▶ The problem: Locate each line below that contains the word "purple" and copy those lines out. Letter case matters.

═══ Exercise materials

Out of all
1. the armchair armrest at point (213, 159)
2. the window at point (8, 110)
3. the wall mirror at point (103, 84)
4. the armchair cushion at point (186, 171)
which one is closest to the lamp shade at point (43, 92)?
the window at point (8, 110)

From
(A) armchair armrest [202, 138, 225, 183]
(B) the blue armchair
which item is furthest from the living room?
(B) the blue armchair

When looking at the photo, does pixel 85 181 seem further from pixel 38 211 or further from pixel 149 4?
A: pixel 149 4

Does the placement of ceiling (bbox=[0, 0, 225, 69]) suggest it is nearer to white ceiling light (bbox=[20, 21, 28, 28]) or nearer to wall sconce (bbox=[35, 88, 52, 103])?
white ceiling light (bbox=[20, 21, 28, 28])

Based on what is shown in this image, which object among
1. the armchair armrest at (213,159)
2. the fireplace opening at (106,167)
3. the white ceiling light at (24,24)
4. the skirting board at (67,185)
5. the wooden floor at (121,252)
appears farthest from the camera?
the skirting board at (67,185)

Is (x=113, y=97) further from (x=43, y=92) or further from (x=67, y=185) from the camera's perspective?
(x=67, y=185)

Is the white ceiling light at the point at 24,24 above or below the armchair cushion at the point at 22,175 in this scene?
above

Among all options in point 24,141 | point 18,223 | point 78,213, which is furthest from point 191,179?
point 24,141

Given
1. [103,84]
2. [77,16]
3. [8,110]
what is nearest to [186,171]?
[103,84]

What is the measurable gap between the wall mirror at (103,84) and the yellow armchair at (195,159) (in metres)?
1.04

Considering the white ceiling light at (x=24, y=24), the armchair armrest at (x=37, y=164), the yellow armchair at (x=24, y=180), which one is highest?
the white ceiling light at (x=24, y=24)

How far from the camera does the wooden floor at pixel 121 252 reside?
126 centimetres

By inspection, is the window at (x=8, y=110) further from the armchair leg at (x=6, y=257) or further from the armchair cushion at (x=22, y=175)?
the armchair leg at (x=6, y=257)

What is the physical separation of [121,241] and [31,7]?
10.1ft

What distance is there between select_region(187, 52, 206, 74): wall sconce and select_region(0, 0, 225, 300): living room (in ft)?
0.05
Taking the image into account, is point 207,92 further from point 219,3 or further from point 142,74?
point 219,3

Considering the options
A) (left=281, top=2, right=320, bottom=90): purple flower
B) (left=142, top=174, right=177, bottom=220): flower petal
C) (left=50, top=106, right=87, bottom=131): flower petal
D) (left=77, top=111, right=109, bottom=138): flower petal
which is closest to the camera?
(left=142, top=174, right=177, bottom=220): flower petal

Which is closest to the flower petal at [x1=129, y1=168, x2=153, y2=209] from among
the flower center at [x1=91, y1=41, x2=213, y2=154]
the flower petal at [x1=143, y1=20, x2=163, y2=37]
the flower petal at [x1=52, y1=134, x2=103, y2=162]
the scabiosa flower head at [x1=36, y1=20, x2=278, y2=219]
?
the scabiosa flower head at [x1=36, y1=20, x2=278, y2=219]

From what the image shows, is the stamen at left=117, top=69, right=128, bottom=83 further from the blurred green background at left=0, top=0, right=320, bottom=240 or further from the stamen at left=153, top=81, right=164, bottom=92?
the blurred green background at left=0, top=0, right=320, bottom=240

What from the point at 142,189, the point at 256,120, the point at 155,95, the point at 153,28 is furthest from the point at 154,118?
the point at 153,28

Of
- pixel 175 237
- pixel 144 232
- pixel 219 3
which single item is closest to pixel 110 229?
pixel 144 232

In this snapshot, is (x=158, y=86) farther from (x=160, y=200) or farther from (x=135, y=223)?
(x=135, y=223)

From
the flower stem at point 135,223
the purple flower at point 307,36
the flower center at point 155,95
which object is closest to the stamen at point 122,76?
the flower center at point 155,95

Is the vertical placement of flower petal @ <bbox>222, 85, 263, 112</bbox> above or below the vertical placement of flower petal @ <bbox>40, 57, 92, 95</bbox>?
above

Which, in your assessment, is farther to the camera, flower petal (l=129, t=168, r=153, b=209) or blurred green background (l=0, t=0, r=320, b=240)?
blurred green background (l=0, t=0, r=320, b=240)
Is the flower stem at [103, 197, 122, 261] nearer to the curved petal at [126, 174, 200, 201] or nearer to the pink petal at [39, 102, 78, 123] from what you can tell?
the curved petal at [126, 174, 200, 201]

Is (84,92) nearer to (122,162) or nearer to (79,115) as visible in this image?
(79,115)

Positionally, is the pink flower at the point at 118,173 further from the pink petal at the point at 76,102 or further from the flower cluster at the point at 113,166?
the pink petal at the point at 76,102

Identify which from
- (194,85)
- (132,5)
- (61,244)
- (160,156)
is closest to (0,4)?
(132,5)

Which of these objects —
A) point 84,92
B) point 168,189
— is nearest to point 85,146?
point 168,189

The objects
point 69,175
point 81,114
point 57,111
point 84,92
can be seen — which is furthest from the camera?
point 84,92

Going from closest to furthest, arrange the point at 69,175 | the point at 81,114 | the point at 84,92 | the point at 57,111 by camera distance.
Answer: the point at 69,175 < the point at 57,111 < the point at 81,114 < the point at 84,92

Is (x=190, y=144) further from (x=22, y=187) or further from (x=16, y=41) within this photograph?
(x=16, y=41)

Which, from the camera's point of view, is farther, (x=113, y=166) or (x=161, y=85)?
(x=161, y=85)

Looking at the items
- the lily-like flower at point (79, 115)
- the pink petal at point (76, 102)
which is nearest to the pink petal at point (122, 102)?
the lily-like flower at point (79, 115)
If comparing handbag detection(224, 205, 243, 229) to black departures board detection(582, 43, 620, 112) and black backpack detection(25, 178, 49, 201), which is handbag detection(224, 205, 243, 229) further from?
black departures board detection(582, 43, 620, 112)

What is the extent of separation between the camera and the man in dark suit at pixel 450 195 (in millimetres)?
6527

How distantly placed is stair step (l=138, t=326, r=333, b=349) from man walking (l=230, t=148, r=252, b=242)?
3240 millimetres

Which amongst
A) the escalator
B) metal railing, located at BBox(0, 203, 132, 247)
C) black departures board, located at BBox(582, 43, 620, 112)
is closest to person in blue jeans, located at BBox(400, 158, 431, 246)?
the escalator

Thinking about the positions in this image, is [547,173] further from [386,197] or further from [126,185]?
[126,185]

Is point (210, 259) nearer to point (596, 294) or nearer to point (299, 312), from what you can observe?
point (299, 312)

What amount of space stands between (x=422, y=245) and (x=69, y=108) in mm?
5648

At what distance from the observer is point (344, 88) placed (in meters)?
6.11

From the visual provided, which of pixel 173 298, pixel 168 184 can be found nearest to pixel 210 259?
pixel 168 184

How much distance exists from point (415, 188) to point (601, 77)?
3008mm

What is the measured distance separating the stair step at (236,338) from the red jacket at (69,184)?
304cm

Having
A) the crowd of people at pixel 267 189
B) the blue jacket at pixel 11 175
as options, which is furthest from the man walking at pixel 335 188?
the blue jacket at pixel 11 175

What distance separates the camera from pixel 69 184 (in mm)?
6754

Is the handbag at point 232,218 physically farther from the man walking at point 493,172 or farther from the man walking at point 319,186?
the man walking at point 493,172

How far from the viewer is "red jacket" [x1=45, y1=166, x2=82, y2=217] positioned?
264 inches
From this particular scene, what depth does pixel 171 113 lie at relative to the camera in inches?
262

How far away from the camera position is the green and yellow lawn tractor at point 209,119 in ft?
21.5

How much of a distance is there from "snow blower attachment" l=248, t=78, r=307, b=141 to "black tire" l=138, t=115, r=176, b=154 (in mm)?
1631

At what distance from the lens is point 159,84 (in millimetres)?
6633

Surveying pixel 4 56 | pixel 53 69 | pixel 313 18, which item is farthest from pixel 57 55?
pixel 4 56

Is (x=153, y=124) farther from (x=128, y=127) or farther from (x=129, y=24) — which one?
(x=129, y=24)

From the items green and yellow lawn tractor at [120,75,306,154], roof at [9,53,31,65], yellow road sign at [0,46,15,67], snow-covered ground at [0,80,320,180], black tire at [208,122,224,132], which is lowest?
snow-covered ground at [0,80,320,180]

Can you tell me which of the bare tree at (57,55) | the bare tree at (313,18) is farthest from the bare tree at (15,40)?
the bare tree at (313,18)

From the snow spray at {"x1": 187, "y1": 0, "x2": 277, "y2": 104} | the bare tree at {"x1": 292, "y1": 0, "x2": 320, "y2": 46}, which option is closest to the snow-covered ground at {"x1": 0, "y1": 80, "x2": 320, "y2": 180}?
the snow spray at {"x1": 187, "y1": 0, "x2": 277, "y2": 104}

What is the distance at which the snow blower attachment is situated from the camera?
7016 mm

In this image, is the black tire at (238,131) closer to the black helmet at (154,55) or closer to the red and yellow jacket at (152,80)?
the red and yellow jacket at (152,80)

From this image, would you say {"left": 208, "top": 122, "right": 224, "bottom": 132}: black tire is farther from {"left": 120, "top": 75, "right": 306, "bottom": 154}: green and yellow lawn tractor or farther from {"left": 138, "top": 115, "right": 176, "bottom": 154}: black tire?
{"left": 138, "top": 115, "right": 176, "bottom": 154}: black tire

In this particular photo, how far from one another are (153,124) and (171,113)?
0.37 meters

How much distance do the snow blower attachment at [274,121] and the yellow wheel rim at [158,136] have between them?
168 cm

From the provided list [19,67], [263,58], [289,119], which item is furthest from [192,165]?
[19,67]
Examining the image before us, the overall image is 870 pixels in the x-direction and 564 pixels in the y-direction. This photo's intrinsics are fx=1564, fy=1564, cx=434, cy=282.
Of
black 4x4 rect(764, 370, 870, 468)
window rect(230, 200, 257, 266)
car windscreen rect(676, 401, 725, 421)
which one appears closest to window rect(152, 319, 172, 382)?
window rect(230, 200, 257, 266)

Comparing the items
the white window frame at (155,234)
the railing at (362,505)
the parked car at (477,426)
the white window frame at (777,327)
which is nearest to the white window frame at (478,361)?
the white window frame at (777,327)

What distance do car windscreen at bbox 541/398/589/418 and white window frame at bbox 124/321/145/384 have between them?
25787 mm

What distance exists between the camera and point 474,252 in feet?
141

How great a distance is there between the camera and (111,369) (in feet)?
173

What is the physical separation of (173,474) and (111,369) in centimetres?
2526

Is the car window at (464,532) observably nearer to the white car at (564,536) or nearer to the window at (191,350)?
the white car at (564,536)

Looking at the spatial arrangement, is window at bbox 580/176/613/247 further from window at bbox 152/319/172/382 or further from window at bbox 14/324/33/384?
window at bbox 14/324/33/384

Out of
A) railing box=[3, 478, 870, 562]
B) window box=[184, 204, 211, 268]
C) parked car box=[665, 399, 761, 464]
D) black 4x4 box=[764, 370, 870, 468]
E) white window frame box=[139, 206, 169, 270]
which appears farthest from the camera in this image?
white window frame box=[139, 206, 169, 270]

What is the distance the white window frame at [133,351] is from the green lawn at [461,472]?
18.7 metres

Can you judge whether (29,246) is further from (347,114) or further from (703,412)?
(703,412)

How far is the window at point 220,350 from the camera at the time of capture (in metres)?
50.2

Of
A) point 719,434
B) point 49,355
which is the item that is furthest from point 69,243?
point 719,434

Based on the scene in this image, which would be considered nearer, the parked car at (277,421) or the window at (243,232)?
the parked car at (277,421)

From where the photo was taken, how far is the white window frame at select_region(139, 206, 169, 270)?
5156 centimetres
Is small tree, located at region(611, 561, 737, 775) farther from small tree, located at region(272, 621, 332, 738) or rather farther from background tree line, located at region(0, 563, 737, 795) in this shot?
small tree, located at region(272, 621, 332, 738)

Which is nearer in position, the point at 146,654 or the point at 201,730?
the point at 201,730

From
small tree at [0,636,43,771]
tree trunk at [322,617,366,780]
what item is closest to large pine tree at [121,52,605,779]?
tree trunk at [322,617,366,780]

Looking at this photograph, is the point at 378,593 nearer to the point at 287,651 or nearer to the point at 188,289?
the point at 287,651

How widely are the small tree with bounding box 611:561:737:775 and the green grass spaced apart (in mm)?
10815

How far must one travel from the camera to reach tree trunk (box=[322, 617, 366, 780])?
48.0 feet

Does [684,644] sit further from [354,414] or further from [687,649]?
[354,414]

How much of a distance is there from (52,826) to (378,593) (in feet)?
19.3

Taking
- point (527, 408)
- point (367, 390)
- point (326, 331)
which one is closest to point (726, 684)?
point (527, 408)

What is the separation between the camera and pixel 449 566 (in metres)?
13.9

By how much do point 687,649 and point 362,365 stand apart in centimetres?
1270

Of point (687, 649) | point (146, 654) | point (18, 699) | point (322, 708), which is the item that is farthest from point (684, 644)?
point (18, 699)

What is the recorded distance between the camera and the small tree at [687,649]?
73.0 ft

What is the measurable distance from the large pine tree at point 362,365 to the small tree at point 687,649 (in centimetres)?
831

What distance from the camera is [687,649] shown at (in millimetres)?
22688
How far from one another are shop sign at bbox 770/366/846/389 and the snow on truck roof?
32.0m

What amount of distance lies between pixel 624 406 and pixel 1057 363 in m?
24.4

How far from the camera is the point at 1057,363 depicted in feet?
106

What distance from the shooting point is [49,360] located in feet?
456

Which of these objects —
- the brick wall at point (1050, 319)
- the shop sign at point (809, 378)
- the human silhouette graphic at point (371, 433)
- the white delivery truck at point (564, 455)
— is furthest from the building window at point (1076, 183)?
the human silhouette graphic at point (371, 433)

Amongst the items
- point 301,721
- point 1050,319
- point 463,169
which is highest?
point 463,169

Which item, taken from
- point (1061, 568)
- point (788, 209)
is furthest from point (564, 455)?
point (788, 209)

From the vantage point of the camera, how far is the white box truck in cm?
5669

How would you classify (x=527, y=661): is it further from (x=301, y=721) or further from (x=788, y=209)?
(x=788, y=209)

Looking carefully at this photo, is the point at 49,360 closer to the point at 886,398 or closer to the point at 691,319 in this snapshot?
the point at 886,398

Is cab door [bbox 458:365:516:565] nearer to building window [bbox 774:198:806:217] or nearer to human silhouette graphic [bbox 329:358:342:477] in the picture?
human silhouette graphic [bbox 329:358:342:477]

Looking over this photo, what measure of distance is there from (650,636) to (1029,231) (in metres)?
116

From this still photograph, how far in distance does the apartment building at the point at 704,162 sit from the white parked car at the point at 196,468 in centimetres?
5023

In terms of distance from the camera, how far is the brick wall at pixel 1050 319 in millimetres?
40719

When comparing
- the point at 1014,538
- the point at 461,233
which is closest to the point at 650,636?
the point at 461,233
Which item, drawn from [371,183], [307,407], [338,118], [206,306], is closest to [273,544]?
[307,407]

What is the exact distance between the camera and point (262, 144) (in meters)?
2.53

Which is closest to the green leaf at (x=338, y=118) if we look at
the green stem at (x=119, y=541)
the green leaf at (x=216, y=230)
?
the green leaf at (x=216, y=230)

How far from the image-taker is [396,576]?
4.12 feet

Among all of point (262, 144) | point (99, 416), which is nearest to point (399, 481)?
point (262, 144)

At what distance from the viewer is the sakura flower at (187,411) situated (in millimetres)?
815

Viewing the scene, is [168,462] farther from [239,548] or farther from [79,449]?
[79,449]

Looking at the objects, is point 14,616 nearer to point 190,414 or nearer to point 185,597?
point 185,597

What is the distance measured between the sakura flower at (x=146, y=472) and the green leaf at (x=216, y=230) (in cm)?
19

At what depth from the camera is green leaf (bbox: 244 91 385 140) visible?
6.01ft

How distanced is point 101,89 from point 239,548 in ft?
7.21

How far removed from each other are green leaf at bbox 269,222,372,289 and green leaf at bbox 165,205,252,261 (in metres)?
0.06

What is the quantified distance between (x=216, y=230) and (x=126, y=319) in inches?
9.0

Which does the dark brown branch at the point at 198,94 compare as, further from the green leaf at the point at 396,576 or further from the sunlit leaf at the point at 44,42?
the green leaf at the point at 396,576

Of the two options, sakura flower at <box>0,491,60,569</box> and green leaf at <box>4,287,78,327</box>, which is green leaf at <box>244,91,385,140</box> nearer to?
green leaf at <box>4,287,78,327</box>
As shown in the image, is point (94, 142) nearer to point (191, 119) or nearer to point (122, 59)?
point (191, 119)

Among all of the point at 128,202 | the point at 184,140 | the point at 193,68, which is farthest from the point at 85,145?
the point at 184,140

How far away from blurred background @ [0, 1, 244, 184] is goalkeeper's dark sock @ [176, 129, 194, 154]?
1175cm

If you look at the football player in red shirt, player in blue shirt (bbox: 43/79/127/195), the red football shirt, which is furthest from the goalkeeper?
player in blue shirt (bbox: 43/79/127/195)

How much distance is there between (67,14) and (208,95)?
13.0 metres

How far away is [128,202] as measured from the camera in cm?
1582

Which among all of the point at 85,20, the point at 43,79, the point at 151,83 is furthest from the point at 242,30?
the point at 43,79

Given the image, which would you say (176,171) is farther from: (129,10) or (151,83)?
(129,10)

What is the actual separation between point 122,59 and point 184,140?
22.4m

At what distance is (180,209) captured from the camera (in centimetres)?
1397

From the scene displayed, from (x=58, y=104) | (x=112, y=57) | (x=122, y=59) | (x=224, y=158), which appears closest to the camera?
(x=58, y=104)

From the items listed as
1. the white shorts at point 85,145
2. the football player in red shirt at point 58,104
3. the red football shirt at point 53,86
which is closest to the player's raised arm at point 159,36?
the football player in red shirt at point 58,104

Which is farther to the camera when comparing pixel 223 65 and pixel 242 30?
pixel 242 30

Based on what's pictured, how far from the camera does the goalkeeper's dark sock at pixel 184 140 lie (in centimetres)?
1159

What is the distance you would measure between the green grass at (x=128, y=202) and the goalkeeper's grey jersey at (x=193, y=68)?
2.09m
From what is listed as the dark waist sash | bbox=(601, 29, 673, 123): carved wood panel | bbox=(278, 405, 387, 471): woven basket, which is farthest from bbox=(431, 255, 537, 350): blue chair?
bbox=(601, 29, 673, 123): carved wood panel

══════

▶ Exercise result:
A) (left=281, top=2, right=320, bottom=90): purple flower
the purple flower at point 307,36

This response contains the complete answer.